# Oven-Baked Onion Frittata



## MyPinchofItaly (Aug 14, 2020)

A lighter and even easier version of Italian Frittata since it doesn’t have to be turned in the pan. It is flavoured with Pecorino Romano cheese and oregano. Also perfect to stuff a sandwich.


*Serves 3-4, Preparation time 10 mins, Cooking time 40 mins*

Medium-size Eggs, 6
Medium-size white onions, 2
Extra Virgin Olive Oil, 2 tablespoons
a drop of water
salt and pepper, a teaspoon
Grated Pecorino Romano cheese, 2 tbsp
Dried oregano, 1 teaspoon

*Method*

Finely chop the onions into rings, rinse and dry them. Heat two tablespoons of EVOO in a pan, add the onion rings, add a drop of water, stir and cook over low heat covering with a lid for at least 10 minutes or until soft.
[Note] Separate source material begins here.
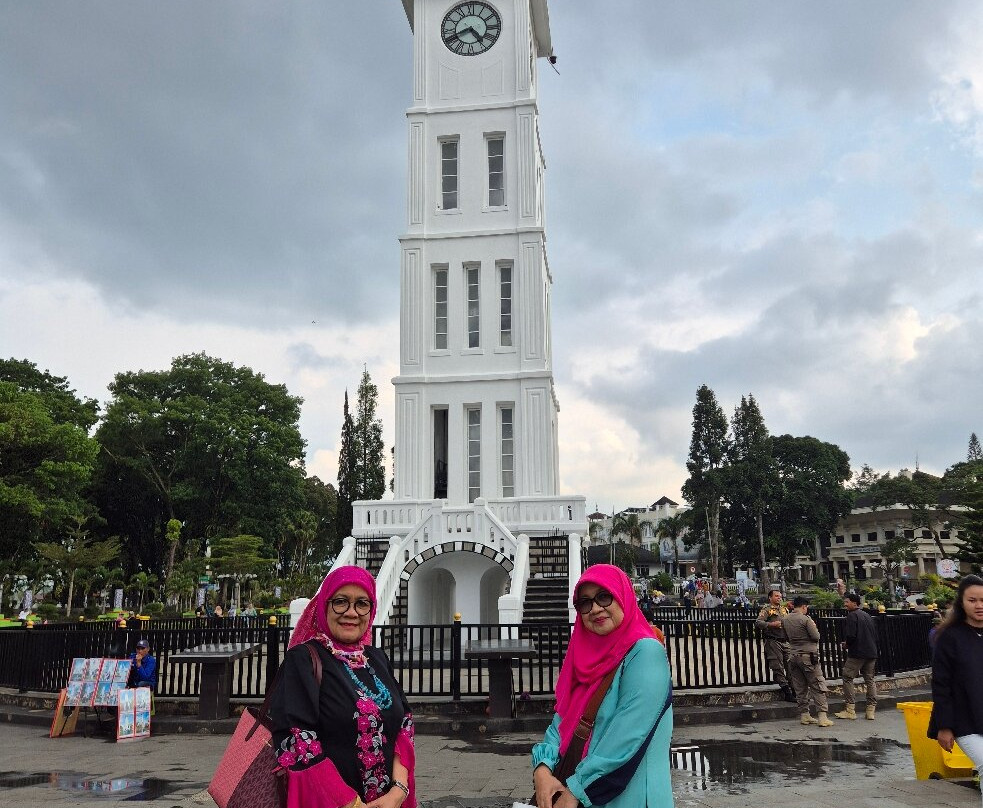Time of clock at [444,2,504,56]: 4:41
Meanwhile beat the eggs in a bowl and add the grated Pecorino cheese, salt, pepper and oregano, stir everything.

As soon as the onions are ready, let them cool for a few minutes, then add them to the bowl with the eggs and stir.

Line an oven dish with baking paper or grease both bottom and edges with a little oil.

Pour in the mixture, bake to 200 C for about 25-30 minutes, always taking into account that each oven is different from another.

In any case, to verify if it is cooked, do the stick test: if you put it in the frittata and it is dry, it’s ready.


----------



## Kathleen (Aug 14, 2020)

How does it reheat?  I do like to make frittatas for breakfast to take to work!


----------



## MyPinchofItaly (Aug 18, 2020)

Kathleen said:


> How does it reheat?  I do like to make frittatas for breakfast to take to work!


You can heat it however you like. I usually just heat it in a pan or in the oven:

If you reheat it in a frying pan add a drizzle of oil to prevent it from sticking and cover it with the lid for a few minutes.

If you heat it in the oven put it in a pan, cover with aluminium foil and heat it to 170°C for 15 minutes.


----------



## MyPinchofItaly (Aug 18, 2020)

MyPinchofItaly said:


> You can heat it however you like. I usually just heat it in a pan or in the oven:
> 
> If you reheat it in a frying pan add a drizzle of oil to prevent it from sticking and cover it with the lid for a few minutes.
> 
> If you heat it in the oven put it in a pan, cover with aluminium foil and heat it to 170°C for 15 minutes.


Sorry for the mistake about 'put it in a pan' about oven, I meant in a baking tray


----------